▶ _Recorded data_

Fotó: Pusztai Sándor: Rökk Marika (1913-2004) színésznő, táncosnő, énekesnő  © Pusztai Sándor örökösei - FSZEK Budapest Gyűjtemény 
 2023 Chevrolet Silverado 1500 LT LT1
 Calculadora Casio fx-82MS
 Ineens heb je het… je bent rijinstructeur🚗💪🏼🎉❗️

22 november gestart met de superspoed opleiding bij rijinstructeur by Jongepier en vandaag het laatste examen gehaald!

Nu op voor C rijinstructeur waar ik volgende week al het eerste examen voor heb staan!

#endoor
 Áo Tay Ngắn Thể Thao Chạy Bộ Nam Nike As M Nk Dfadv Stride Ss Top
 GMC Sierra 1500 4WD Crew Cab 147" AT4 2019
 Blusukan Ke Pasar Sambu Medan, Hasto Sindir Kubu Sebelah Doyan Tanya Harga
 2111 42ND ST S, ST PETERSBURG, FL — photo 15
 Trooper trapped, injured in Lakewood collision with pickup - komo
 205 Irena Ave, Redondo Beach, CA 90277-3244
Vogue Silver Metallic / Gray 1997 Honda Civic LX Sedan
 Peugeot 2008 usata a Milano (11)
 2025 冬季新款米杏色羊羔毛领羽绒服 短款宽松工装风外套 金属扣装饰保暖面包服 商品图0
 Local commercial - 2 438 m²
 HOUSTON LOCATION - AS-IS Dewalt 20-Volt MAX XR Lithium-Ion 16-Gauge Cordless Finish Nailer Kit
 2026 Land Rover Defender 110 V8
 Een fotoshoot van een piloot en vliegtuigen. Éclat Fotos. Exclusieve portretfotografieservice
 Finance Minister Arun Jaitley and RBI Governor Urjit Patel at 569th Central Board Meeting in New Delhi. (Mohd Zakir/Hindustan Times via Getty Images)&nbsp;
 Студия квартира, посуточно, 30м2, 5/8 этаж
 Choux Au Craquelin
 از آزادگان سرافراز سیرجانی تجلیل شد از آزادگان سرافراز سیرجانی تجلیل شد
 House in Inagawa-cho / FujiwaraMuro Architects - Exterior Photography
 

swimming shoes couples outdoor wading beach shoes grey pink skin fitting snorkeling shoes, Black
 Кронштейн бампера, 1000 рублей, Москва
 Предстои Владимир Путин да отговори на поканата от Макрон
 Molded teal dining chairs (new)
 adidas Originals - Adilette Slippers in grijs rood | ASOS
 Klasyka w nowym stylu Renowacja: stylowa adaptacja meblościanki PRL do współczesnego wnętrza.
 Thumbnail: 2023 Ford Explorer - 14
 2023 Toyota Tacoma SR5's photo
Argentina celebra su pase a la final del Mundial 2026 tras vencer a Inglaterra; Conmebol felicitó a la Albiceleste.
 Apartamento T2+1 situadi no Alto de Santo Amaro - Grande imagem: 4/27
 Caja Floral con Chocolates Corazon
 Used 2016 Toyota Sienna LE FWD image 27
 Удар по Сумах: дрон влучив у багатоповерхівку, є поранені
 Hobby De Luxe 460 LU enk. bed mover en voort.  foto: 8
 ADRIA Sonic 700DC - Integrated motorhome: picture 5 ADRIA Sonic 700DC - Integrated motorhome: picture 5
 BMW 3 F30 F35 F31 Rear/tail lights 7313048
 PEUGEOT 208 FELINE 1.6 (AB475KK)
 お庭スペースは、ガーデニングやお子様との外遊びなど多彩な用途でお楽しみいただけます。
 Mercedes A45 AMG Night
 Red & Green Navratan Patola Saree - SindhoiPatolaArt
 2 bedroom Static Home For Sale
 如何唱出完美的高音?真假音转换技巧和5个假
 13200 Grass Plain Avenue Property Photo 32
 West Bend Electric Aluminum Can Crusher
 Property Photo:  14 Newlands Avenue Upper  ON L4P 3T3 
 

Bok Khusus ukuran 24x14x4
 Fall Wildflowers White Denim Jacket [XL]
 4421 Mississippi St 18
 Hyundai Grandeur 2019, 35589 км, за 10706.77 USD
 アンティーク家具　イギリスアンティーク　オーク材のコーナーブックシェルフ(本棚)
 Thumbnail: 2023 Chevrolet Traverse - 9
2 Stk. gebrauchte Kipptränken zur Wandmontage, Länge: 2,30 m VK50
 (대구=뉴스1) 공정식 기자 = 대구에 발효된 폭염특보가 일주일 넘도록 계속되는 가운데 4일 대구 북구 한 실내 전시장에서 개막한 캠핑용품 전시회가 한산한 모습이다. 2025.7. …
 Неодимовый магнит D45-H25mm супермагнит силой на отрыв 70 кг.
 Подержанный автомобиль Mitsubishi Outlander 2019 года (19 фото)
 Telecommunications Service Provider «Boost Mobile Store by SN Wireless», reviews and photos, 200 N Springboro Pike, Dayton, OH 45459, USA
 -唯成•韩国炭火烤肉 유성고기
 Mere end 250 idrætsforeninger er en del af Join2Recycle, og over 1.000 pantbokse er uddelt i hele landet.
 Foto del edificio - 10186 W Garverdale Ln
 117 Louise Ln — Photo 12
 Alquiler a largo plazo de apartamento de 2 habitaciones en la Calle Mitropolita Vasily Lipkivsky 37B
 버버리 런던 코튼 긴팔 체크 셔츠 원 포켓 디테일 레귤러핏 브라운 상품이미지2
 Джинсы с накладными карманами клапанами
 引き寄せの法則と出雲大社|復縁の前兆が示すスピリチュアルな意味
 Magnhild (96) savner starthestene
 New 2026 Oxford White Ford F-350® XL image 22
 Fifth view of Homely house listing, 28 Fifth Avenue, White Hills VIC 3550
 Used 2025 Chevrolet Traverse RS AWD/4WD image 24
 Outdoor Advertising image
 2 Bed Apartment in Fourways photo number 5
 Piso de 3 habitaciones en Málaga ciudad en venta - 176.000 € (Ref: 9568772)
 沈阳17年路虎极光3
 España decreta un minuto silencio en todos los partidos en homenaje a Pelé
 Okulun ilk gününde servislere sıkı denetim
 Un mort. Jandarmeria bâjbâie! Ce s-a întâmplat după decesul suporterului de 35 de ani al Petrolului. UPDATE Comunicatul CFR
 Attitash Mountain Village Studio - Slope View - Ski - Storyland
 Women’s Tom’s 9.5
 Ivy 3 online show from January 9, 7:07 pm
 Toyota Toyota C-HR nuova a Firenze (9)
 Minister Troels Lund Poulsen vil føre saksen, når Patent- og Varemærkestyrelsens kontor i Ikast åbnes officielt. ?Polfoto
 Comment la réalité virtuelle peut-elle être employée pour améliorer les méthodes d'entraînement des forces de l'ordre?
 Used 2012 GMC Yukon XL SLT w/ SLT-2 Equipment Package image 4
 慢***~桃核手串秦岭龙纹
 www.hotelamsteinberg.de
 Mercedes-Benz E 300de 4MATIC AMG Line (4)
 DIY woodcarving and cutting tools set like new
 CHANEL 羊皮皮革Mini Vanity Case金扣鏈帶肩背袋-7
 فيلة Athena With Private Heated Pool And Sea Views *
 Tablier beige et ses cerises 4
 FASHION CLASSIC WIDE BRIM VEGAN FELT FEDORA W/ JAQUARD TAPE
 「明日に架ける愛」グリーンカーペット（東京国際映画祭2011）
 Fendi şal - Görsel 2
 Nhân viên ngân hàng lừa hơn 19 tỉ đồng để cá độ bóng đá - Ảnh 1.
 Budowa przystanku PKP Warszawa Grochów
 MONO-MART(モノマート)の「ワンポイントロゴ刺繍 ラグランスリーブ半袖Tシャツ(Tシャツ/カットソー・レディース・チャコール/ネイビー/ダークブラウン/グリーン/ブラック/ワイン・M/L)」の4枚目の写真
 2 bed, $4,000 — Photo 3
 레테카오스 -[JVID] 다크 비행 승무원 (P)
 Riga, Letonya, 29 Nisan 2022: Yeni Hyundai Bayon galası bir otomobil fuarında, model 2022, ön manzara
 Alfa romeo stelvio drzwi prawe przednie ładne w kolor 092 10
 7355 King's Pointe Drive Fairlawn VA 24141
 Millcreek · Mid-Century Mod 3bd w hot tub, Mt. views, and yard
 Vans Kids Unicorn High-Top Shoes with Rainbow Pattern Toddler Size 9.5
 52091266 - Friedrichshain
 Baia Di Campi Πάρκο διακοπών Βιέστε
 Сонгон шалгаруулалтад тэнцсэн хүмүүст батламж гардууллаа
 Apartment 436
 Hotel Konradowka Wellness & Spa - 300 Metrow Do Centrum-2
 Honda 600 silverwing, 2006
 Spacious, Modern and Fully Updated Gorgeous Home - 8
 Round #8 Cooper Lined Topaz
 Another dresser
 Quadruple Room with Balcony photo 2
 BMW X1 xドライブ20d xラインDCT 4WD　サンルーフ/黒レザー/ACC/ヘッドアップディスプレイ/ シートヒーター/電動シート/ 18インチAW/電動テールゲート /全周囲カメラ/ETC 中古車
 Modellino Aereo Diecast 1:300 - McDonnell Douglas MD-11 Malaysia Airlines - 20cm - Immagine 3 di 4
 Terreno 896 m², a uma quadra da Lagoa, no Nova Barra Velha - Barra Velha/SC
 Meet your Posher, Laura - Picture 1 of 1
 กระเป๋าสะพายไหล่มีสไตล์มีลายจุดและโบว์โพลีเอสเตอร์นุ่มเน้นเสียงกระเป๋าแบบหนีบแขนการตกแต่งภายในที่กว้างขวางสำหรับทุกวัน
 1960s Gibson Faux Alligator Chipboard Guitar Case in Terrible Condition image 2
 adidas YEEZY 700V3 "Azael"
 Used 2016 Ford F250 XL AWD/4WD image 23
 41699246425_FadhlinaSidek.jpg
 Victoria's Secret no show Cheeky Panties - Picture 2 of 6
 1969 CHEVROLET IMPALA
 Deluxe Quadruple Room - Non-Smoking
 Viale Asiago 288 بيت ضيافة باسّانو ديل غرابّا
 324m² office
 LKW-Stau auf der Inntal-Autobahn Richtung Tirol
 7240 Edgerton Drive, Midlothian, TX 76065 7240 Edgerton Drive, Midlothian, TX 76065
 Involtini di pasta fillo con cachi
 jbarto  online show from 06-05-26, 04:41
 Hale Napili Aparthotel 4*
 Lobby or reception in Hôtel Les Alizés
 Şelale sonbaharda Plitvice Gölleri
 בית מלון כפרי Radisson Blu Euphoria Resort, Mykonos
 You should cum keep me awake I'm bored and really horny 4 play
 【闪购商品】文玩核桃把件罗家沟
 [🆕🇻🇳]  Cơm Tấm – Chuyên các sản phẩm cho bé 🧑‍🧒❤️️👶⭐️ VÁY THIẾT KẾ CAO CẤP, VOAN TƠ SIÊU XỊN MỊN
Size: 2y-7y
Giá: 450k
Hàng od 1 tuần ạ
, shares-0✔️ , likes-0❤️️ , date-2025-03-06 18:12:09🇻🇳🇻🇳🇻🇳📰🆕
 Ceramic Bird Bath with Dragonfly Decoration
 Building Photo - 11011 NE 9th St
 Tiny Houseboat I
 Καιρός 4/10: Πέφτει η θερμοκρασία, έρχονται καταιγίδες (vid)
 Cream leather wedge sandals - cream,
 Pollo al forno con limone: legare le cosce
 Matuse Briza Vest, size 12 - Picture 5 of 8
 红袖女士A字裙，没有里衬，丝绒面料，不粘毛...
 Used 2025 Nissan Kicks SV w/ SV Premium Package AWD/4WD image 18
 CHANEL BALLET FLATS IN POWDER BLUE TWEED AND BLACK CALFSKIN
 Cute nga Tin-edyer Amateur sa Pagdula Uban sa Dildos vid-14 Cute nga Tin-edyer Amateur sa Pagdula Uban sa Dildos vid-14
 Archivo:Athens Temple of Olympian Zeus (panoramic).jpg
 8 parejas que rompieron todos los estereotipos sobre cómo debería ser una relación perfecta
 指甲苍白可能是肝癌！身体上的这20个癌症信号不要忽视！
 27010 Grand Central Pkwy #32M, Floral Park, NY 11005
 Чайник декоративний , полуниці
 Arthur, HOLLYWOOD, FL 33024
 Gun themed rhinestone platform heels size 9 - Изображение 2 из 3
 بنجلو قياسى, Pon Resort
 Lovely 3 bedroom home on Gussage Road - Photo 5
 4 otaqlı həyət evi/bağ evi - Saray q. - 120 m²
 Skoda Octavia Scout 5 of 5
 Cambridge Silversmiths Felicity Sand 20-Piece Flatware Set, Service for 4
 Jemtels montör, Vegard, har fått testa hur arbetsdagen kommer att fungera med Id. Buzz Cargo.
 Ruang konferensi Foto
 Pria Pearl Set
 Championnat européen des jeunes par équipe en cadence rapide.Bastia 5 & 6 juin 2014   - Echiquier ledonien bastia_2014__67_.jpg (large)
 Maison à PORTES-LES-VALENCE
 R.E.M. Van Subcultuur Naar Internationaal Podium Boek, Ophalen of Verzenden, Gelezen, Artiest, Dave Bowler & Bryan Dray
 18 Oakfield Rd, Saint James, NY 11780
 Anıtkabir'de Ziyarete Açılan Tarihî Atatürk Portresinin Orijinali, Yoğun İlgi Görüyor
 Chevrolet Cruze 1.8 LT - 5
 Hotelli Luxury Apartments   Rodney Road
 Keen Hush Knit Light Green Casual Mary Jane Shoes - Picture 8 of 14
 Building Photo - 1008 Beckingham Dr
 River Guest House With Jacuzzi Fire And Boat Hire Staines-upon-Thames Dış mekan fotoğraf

▶ _WORK TO COMPLETE_
Exactly the lines above from the one with "Toyota Toyota C-HR nuova a Firenze (9)" to the one with "Mercedes-Benz E 300de 4MATIC AMG Line (4)", both included, are to be quoted; leave the rest out.

▶ _SOLVED PROBLEM_
 Toyota Toyota C-HR nuova a Firenze (9)
 Minister Troels Lund Poulsen vil føre saksen, når Patent- og Varemærkestyrelsens kontor i Ikast åbnes officielt. ?Polfoto
 Comment la réalité virtuelle peut-elle être employée pour améliorer les méthodes d'entraînement des forces de l'ordre?
 Used 2012 GMC Yukon XL SLT w/ SLT-2 Equipment Package image 4
 慢***~桃核手串秦岭龙纹
 www.hotelamsteinberg.de
 Mercedes-Benz E 300de 4MATIC AMG Line (4)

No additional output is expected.